FACES & VOICES: Passing Faces Play Roles in Street Theater

When I was a child, my mother used to tell me it was rude to "gawp at folk," which in northern English dialect meant that I should not stare at strangers. But I could not help it. Wherever I was, on buses or in parks, I found the people around me more fascinating than any film.

Still, I enjoy nothing more than sitting and watching the world go by. Where better to see the human parade than at Pushkin Square on a summer evening when love is in the air?

There are two kinds of people: those who are self-absorbed and those who see others. Or rather, we all operate in these two modes at different times. It is well known that love is blind and lovers have eyes only for each other. Among those who live by seeing are traders and beggars.

And so, as dusk fell, I took my seat for the theater of the street. A pale youth sat beside me on the bench, pretending to read a book of poetry though not, I think, Pushkin. On my other side was a girl, apparently waiting for someone.
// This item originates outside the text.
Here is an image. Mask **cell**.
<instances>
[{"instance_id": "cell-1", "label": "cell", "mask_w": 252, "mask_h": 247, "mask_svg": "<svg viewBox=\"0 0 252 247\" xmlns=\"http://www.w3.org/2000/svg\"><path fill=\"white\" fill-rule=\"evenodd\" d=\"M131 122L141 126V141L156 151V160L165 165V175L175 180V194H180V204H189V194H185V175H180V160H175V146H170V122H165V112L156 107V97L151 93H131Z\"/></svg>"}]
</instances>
The key is not to speak to those you observe, for then you get facts that disturb your fantasies. For example, that these two might be made for each other and would go off into the sunset together after their respective partners failed to turn up.

Other couples, happily united, glided through the square like the bewitched characters in "A Midsummer Night's Dream." Flower sellers stood about, alert to the possibility of getting a good price for their lily of the valley, while bag ladies hovered by the benches, in hope of picking up empty beer bottles cast aside by careless lovers.

A pair strolled past, the young man in a formal suit, the girl long-legged in a red mini-skirt and wedge shoes like moon boots. Gravely, he presented her with lilies. He was courting a creature from outer space.

The next couple, I thought, would soon be married. His arm encircled her waist as she buried her face in a bouquet of white tulips. But would they still be happy, five years from now?

Nearby, two young women with dyed blonde hair were deep in discussion. A man joined them and for him, their hard, practical faces suddenly adopted the mask of charm. How terrible, the mating game. Only the children, playing in the fountain, and the very old were free from its tyranny.

A woman with a mane of red hair hung on to the arm of a man in a leather jacket, who was clearly in love with himself. "What nonsense are you talking?" he said to her, while she caught the eye of another wolfish-looking man.

A pair of tramps stopped right before me and, in drunken voices, began an argument. The woman wanted to go one way, the man another. They pulled at the grubby bag between them, each trying to convincethe other. Then as suddenly as they had started the spat, they ended it and went off in harmony. What was it, years of habit or shared misfortune that held them together? It was a kind of love.

Detachment is a great blessing but sometimes the lonely observer longs to be involved. I stood up and bought two bunches of lily of the valley. Why two, I don't know. Then suddenly I spotted an acquaintance I had not seen for months. "These are for you," I said, handing him one bunch of lilies. "This is for you," he replied and like a magician, produced from his pocket a pink duck. It was so funny that we both fell about laughing and all the eyes in the square swiveled to stare at us.